> _Assignment_: In the text on imagery in Macbeth, what is iambic pentameter called when it doesn't rhyme?

> _Document extract_:
--- --- ---

Category Archives: Macbeth

Imagery in Macbeth (1)

Shakespeare’s tragedies, although they are plays, are written as a form of poetry. They contain lots of rhyme, lots of imagery and a rhythm called iambic pentameter. Basically this is a sentence made up of ten syllables. The second syllable is stressed each time so the rhythm becomes:

di|DUM  di|DUM     di|DUM  di|Dum  di|DUM

In|sooth  I | know   not |why       I | am    so| sad

It | wear ies | me        you | say       it |wear ies | you

If it doesn’t rhyme it’s known as ‘blank verse’. If it does rhyme then it’s just plain old iambic pentameter, occasionally with extra syllables or odd stresses here and there. Here’s an example from Macbeth:

“Hear it not Duncan; for it is a knell 

  That summons thee to heaven or to hell”

Anyway, the basic point is that Shakespeare had all of his characters speak in a very vivid and poetic way.

So why did he do it?

  1. Some critics have suggested that he was trying to make up for the fact that he didn’t have any special effects – lighting, smoke machines, sound effects. This makes sense if you consider that when the witches appear they set the scene saying they will meet again “in thunder, lightening or in rain” as they “hover through the fog and filthy air“. Thus vivid imagery is used to create atmosphere.
  2. A second reason he wrote poetically was because he was a poet and he wanted to show off. Word play was very popular back in the day, it was a way of showing off how clever you were.
  3. Thirdly, this may seem obvious to the point of it being completely stupid for me to even mention it, but this was an era with no photos, no TV, no cinema, no screens. Basically no moving images. The only static images were paintings and only rich people could afford them. Although artists had managed to develop perspective in their paintings during the renaissance (from about 1400 onwards), they didn’t have photocopiers and when Shakespeare was writing in the late 1500’s and early 1600’s the printing press was still a pretty expensive way to create books and pass on knowledge. Plus most people were still illiterate (they couldn’t read or write). So for the regular pleb on the street their only access to images was in their dreams or in the theatre. The only way you could plant images in someone’s head (outside of SHOWING them the thing in person) was by creating pictures using words. So people who could create vivid imagery using words were like OMG a really really big deal. Basically they were Gods. We don’t have the same respect for wordsmiths these days because if you want to show people something you can take a photo, or search google images, or film it on your phone, or make a movie. You get the idea.

--- --- ---

> _Information provided_:
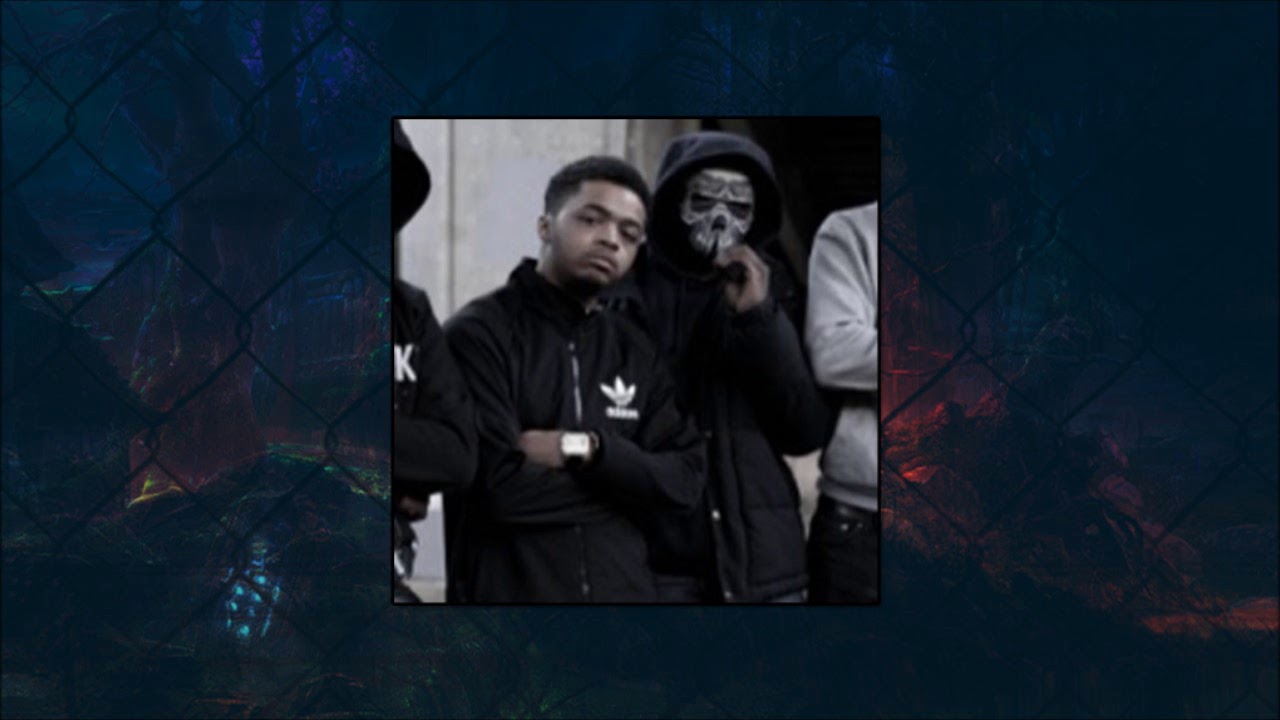 Loski, Blanco, MizOrMac, Bis & Harlem O - Kennington Bop Pt 4 (Ft. K Trap, Mischief & KuKu) (G-Mix)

--- --- ---

> _Solved exercise_: Blank verse.